## DIRECTION
Rewrite the records from the line with "How far from" through the end, putting "sandy ground" in place of "dirt ground" and changing nothing else.

## DATASET RECORDS
========================

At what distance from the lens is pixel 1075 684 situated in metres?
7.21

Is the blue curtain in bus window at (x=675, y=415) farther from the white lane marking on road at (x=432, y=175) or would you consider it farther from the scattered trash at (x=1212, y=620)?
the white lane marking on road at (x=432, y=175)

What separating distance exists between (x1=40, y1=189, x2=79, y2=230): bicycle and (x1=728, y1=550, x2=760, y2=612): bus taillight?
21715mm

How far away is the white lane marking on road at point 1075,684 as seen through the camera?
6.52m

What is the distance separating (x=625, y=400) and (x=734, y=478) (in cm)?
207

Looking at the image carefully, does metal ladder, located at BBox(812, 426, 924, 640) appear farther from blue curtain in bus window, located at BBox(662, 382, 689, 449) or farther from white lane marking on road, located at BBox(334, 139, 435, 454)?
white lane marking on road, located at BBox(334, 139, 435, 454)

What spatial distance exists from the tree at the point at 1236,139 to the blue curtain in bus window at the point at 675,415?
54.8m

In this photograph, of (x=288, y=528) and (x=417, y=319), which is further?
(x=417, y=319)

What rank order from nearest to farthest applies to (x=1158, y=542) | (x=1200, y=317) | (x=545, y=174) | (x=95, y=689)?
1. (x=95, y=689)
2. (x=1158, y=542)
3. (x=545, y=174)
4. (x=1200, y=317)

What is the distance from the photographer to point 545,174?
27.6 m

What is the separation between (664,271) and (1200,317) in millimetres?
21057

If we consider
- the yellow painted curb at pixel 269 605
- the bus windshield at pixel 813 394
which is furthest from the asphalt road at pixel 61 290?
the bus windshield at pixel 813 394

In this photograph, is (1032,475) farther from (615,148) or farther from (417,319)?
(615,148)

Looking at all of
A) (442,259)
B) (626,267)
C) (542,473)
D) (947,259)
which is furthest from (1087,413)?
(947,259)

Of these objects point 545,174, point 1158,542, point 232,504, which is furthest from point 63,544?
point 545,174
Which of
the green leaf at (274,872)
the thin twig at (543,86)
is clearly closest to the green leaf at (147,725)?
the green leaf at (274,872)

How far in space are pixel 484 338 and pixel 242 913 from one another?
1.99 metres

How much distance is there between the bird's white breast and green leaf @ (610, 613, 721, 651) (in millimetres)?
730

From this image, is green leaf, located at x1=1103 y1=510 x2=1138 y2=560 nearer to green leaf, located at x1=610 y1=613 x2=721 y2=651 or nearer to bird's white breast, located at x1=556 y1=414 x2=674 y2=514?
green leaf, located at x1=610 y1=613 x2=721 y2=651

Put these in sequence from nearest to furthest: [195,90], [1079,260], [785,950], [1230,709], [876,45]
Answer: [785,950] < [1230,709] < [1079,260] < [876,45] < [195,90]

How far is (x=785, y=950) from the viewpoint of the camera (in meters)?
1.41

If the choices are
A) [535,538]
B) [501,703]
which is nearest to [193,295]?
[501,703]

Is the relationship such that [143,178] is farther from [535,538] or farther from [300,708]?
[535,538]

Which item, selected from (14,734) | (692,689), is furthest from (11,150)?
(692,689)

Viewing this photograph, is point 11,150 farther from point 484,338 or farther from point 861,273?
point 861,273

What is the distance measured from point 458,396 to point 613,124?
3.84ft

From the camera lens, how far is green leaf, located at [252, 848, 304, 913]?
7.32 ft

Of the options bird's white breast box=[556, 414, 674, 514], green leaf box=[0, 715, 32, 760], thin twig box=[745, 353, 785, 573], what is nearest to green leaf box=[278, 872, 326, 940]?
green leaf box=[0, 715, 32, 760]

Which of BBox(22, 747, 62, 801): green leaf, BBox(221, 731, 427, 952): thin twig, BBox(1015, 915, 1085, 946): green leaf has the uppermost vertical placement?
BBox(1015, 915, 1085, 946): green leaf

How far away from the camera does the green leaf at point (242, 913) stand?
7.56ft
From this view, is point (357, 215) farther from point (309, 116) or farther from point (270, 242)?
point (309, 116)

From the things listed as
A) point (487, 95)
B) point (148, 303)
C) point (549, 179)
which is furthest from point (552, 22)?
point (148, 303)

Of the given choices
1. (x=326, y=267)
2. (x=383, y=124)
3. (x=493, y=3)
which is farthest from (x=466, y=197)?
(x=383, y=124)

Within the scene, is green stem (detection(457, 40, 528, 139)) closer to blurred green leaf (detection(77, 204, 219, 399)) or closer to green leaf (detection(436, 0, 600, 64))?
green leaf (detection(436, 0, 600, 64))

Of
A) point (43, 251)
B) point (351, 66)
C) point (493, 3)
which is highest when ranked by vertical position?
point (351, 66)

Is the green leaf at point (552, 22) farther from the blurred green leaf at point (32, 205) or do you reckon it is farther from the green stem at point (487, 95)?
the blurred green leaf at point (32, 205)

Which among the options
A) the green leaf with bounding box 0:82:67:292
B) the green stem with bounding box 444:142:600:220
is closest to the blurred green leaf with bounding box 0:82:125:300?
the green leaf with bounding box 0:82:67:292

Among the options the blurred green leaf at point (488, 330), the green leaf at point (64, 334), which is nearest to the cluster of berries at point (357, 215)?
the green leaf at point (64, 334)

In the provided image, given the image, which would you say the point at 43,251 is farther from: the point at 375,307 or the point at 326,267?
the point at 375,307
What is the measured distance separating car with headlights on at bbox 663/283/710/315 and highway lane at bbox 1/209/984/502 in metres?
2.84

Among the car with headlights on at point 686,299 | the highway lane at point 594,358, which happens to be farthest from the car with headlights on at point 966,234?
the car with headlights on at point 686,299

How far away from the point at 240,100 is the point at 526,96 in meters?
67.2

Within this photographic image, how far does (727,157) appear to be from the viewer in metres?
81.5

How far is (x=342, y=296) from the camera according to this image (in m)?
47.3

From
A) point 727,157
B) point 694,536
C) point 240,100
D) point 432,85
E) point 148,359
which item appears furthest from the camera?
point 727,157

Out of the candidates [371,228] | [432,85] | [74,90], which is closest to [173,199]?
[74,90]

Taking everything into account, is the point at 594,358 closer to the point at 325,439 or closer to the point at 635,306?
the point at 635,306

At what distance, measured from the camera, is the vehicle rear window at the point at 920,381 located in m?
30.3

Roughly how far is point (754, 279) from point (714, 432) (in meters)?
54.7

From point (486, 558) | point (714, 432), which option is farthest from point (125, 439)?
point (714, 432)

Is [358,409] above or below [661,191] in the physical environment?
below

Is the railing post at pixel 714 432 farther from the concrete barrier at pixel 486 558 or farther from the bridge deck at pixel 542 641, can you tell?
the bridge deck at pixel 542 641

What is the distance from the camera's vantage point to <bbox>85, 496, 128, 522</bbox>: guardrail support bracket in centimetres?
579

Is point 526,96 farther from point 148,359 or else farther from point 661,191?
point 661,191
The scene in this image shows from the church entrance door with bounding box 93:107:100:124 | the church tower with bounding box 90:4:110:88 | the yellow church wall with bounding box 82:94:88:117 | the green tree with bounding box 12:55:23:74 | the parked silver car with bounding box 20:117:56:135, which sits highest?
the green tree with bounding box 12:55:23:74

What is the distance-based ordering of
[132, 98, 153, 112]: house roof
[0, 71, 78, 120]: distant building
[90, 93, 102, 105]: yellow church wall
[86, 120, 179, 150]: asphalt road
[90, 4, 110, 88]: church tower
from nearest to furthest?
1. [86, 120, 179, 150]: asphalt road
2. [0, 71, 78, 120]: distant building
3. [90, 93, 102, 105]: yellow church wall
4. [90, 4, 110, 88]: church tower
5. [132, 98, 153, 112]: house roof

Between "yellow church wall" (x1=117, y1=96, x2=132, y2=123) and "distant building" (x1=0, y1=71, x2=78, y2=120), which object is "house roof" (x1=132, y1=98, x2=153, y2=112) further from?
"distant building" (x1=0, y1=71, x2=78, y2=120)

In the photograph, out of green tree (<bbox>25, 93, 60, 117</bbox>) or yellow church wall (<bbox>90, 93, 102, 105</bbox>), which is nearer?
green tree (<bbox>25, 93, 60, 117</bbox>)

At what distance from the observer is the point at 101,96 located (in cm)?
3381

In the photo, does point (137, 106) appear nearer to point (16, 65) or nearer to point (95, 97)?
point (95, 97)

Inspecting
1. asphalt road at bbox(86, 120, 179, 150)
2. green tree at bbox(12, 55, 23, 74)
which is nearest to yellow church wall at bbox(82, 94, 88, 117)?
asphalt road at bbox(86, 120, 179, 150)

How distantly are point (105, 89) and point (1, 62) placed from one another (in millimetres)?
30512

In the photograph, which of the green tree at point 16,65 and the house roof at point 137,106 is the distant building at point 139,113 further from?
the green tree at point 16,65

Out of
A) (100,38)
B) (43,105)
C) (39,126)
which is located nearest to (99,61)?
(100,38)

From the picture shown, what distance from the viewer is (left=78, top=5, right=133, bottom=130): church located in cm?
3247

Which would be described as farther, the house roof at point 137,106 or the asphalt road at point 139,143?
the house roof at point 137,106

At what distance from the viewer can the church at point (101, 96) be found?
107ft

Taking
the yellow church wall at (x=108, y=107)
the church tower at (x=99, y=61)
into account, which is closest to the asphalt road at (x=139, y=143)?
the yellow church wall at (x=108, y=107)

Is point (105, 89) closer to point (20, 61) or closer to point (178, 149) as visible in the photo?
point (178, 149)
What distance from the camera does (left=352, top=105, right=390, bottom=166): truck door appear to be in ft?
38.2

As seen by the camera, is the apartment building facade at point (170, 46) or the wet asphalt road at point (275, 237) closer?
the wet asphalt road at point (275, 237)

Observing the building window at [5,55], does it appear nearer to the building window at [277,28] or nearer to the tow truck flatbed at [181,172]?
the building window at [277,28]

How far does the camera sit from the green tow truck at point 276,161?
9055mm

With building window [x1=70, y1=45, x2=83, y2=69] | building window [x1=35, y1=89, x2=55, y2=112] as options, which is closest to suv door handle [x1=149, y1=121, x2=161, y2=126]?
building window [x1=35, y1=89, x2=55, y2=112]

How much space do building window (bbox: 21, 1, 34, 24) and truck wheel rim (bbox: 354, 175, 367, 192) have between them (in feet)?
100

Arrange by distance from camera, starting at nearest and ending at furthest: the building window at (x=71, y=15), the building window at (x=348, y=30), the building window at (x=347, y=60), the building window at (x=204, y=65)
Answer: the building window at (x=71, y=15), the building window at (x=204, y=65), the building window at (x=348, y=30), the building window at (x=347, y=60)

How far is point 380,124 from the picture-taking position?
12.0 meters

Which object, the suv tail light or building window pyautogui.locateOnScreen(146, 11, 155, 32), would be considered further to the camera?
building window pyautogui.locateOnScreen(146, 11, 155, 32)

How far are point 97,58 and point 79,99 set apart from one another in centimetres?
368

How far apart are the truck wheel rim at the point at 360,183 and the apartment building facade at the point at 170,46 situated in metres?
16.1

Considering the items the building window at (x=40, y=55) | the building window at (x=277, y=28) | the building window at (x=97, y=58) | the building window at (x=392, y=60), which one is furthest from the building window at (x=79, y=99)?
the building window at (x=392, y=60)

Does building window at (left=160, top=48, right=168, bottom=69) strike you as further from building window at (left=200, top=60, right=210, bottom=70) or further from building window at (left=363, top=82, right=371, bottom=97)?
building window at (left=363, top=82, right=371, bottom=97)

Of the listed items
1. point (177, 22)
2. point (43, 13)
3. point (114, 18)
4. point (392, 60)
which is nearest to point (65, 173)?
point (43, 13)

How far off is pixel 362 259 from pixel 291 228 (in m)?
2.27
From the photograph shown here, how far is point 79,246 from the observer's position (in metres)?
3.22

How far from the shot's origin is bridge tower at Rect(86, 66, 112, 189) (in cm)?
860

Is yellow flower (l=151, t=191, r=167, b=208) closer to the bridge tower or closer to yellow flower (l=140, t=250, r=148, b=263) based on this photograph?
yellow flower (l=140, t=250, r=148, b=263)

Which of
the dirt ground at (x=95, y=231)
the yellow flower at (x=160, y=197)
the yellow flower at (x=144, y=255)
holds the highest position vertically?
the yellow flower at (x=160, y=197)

========================

## SOLUTION FOR THIS TASK
How far from the shot's origin is bridge tower at Rect(86, 66, 112, 189) (in cm)?
860

Is yellow flower (l=151, t=191, r=167, b=208) closer to the bridge tower or closer to yellow flower (l=140, t=250, r=148, b=263) based on this photograph?
yellow flower (l=140, t=250, r=148, b=263)

Which of
the sandy ground at (x=95, y=231)
the yellow flower at (x=160, y=197)
the yellow flower at (x=144, y=255)
holds the highest position vertically?
the yellow flower at (x=160, y=197)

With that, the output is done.